We know and accept that prices vary over time with demand. What’s new – and triggering a moral panic – is the rise of technology that allows companies to tweak prices near-instantaneously in real time. We face the prospect of the Uberisation of entertainment, hospitality and more.
A lot of the outcry can be attributed to fear of change. Uber itself was unpopular to begin with. Some complaints, including over Oasis tickets, centre on transparency – that consumers don’t know how high prices might go under dynamic pricing, and that feels unfair to those waiting or planning. But there’s more to the worries than just a lack of fair disclosure. Many believe, wrongly, that dynamic pricing is always bad for consumers and that it’s pure price gouging.
But that’s not how markets work. Keeping prices fixed as demand fluctuates has its costs too. If prices can’t adjust, then something else has to give – like longer queues, shortages or bureaucratic rationing when demand surges. It’s a trade-off. There’s no guarantee that these alternatives fare better for consumers than letting prices move with demand patterns.
The upside of dynamic pricing is obvious from its current applications: it can open up opportunities. Lower-income consumers can score bargains when demand dips, like traveling off-peak or buying products when less popular. Marketing well matters. People hate surge pricing when it’s framed as “higher prices,” but love a “discount”. If companies implied their highest prices were normal and were constantly talking about discounts rather than surges (hello, DFS), perhaps dynamic pricing would have a better reputation.
Even when companies don’t sugarcoat their pricing, however, there are benefits to dynamic adjustment. Uber’s surge pricing rations rides to those who really need them, while casual customers can wait until prices drop.
Higher fares also lure more drivers onto the roads and keep them there, helping to reduce wait times compared to traditional taxis. The result? Faster service as markets clear, and, on average, lower fares. While consumers sometimes see the price spikes and still often get upset, economy study after study has found customers benefit from Uber’s price algorithm overall, on net.
When it comes to concerts like Oasis, dynamic pricing means some fans pay more than they would under a flat price. But previously what tended to happen is that bands had to guess on demand strength and so often priced their tickets below market rates to ensure they sold out (good for the brand!). The consequence was a deep secondary market where tickets were flogged by touts to those willing to pay more.
Dynamic pricing allows the artists and venues to capture profits the touts used to absorb by getting prices closer to people’s willingness to pay to begin with. Dynamic pricing cuts out the middleman, in other words, letting the artists and venues capture that value themselves. Sure, the higher price when this happens stings for casual fans hoping for a steal, but it gives die-hards a better shot at getting in – and ultimately means more profits for the band, which incentivises them to announce more dates for the tour.
So why not go the whole hog and simply auction tickets to the highest bidders? Well, Oasis probably thought they needed to sell at least some more affordable tickets on a first-come-first-served basis to give their fans a shot, even if it was a long shot given the level of demand.
Hence, the uneasy combination of queues and volatile prices we saw. But the backlash to this combination helps explain why we haven’t seen these algorithmic pricing technologies rolled out everywhere, from supermarkets to lunch spots.
To be clear: dynamic pricing would help avoid long lines in shops at rush hour or after work, and dynamic pricing of individual products would mean supermarkets wouldn’t waste as much food or have to keep such complex inventories.

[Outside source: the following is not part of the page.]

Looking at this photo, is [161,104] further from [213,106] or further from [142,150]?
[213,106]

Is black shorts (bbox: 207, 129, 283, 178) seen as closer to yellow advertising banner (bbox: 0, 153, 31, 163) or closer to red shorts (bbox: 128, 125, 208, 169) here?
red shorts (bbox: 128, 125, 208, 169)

But, as the Oasis example shows, few people like to play “price roulette” at the checkout or spend 30 minutes figuring out which sandwich to buy each lunchtime because prices keep changing. There’s a customer benefit to certainty and knowing the price-quality bundle in advance. That’s why dynamic pricing works in some contexts, but flops in others – it’s all about how much hassle and economic calculation we’re willing to tolerate.
In economic terms, sometimes the fixed costs of waiting in a longer line or risking not getting a ticket at all are lower than the costs associated with searching around or making complex judgments. When that is the case, dynamic pricing will be deeply unpopular, with companies that fix prices having a competitive edge.
Evidently, many Oasis fans loathed Ticketmaster’s pricing strategy. Yet many music fans also hate touts, the inability to resell tickets, or missing out despite being willing to plough their life savings into getting a seat. These competing tensions are why companies need to experiment with different pricing models as part of their broader offer to customers. If consumers like the package, those firms in the longer term will be profitable. If they don’t, competitors have an incentive to steal custom with a more popular fixed pricing model.
The real conceit here is thinking that Keir Starmer or some bureaucrat knows what is best in all circumstances. Markets do a generally good job of trial and error in figuring out what customers want. Sometimes businesses will use pricing strategies we hate and face a backlash and…that’s ok? What we must avoid is one instance of unpopular pricing leading to the UK government snuffing out the next Uber by imposing one-size-fits-all rules on all firms or artists, curbing the potential for this exciting new technology.